-- Extracted data follows --
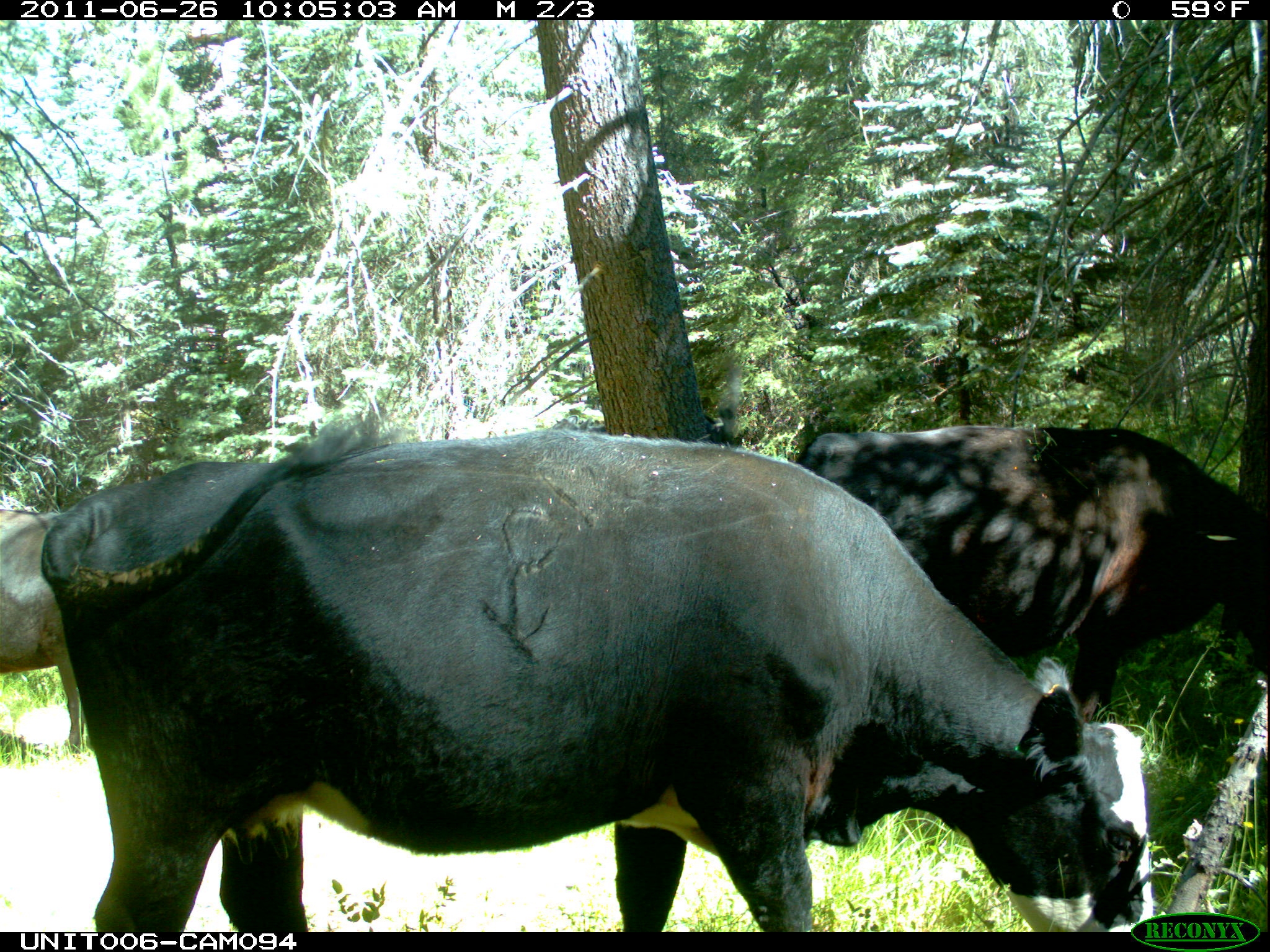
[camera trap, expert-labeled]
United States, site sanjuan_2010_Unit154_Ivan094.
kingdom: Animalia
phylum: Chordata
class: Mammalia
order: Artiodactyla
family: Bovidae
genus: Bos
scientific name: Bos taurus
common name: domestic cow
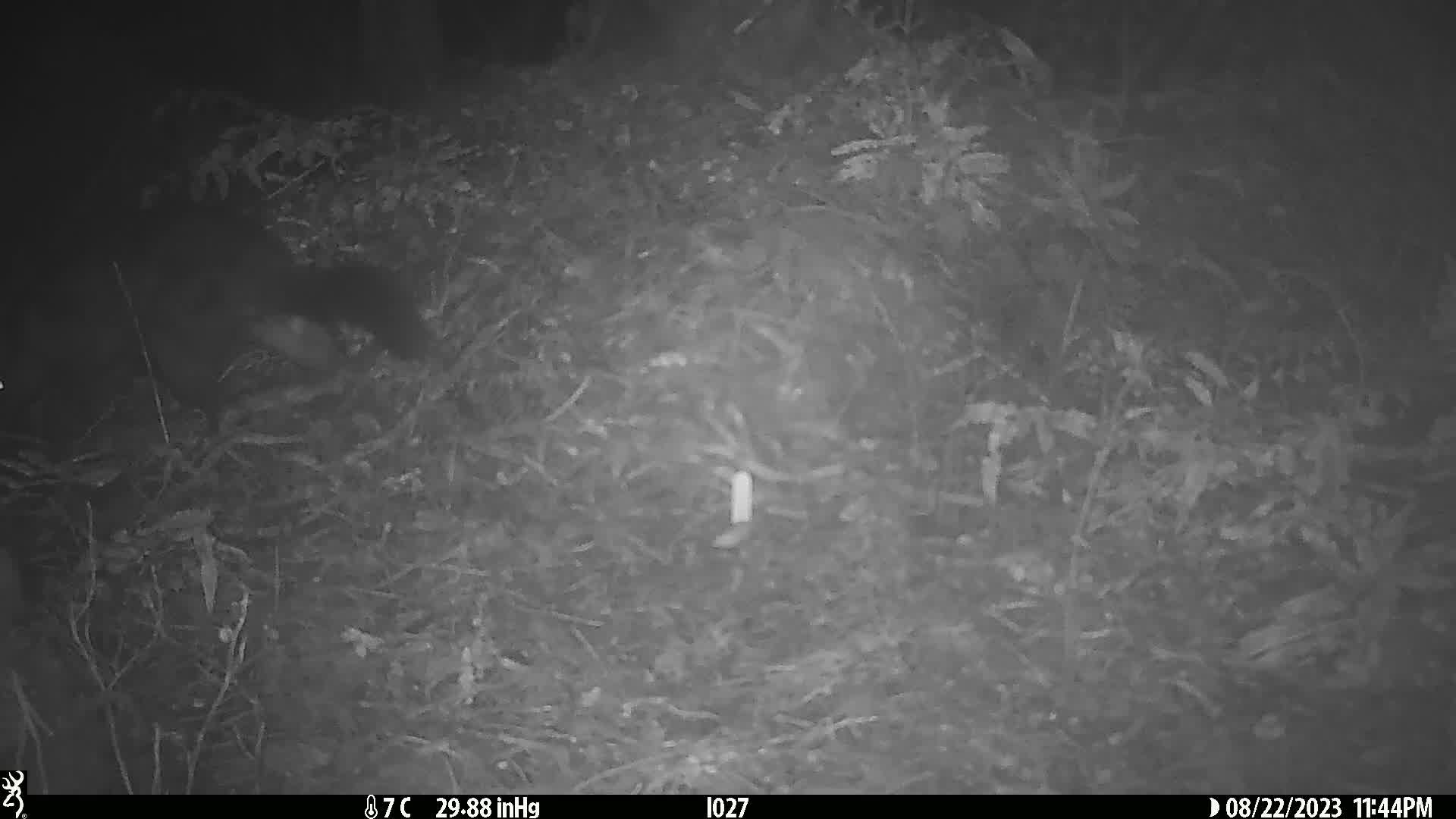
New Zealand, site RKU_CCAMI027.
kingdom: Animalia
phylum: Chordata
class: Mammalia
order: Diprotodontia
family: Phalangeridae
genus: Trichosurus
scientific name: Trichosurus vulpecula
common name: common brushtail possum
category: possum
-- Extracted data concluded --
-- Extracted data follows --
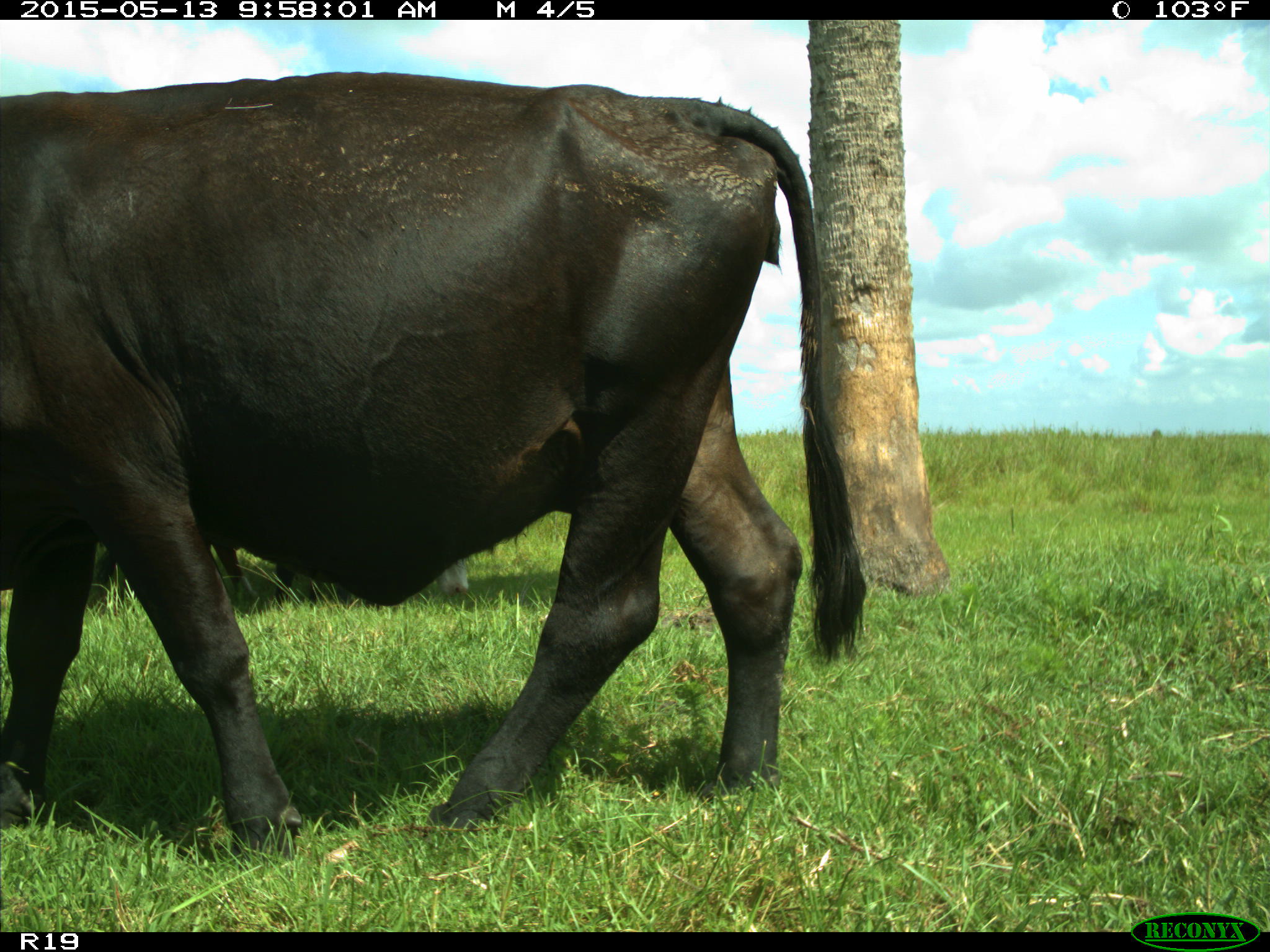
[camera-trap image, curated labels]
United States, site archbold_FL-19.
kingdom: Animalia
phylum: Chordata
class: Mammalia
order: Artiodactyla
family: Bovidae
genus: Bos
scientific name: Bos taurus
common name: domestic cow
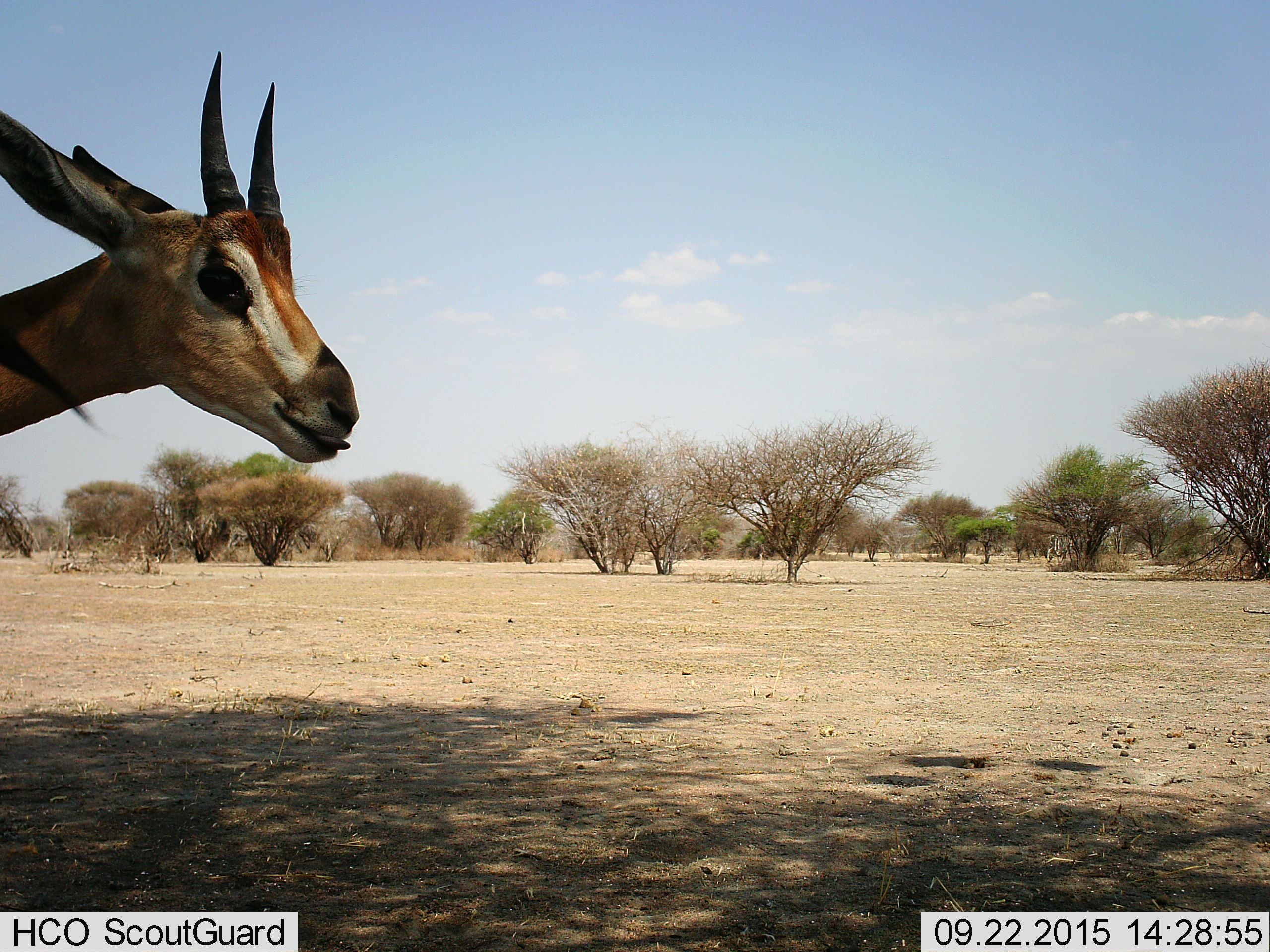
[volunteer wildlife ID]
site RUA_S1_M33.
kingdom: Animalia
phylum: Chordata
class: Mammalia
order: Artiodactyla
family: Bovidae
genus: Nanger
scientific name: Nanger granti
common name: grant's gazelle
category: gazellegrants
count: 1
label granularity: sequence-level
-- Extracted data concluded --
-- Extracted data follows --
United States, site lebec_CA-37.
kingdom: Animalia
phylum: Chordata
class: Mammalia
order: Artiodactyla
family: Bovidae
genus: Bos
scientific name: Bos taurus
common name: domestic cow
-- Extracted data concluded --
Say how many lines in the data hold the string "United". No other content should accompany the number.

- _Result for this task_
3